Attaching a QP to the same multicast group more than once will succeed. However, the QP is being attached to the multicast group only once and the QP will still receive only a single copy of every message that was sent to this multicast group.

If the value of dev_cap.max_mcast_grp is zero, this means that the RDMA device doesn't support unreliable multicast groups. Otherwise, this value specifies the total number of supported multicast groups.

The same QP can be attached to one or more multicast groups.
One or More QPs can be attached to the same multicast group. The value dev_cap.max_mcast_qp_attach specifies the maximum number of QPs that can be attached to any multicast group.

dev_cap.max_total_mcast_qp_attach specifies the total number of QPs that can be attached to any multicast group. This value will be equal or less than dev_cap.max_mcast_grp * dev_cap.max_mcast_qp_attach.

Attaching a QP to a multicast group can occur in any QP state.

Parameters

Name Direction Description
qp in QP that was returned from ibv_create_qp()
gid in Multicast GID that the QP will be attached to
lid in Multicast LID that the QP will be attached to

Return Values

Value Description
0 On success
errno On failure
EINVAL Invalid gid (not multicast GID) or qp isn't an UD QP
ENOMEM Not enough resources to complete this operation
ENOSYS Multicast groups aren't supported by this device

Examples

Attach a QP to a multicast group and detach it:

struct ibv_qp *qp; /* A pointer to a QP that was created before */
union ibv_gid mgid;
uint16_t mlid;
 
/* need to initialize the value of mgid and mlid according to value from the SA */
mgid.raw = {255,1,0,0,0,2,201,133,0,0,0,0,0,0,0,0};
mlid = 0xc001;
 
if (ibv_attach_mcast(qp, &mgid, mlid)) {
	fprintf(stderr, "Error, ibv_attach_mcast() failed\n");
	return -1;
}
 
if (ibv_detach_mcast(qp, &mgid, mlid)) {
	fprintf(stderr, "Error, ibv_detach_mcast() failed\n");
	return -1;
}

FAQs

Can I attach any QP to a multicast group?

No. Only Unreliable Datagram QPs can be attached to multicast groups.

How do I get the value for gid and lid?

One should get those values from the SA.

I called ibv_attach_mcast() and I didn't get multicast messages.

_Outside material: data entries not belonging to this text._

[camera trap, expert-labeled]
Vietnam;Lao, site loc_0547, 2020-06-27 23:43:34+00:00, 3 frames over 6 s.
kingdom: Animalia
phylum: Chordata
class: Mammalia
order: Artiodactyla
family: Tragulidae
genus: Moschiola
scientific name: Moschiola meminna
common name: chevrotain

Why?

ibv_attach_mcast() configure the RDMA device (locally) to duplicate every incoming multicast message. However, the RDMA device won't get multicast messages from the fabric if it won't be configured by the Subnet Manager. One should send join request for the multicast group to the SA.

How can I send join request for a multicast group to the SA?

One can do this by using the library rdmacm.

Can I attach one QP to the same multicast group more than once?

Yes, doing this will pass. However, only one multicast message will be duplicated to this QP.

Can I attach the same QP to more than one multicast groups?

Yes, you can.

Share Our Posts

Share this post through social bookmarks.

  • Delicious
  • Digg
  • Newsvine
  • RSS
  • StumbleUpon
  • Technorati

Comments

Tell us what do you think.

  1. Lluis says: December 2, 2014

    I noticed that in multicast QPs, sometimes the node sending a message receives a copy of it and sometimes not. What does define whether nodes get a copy of their own messages or not?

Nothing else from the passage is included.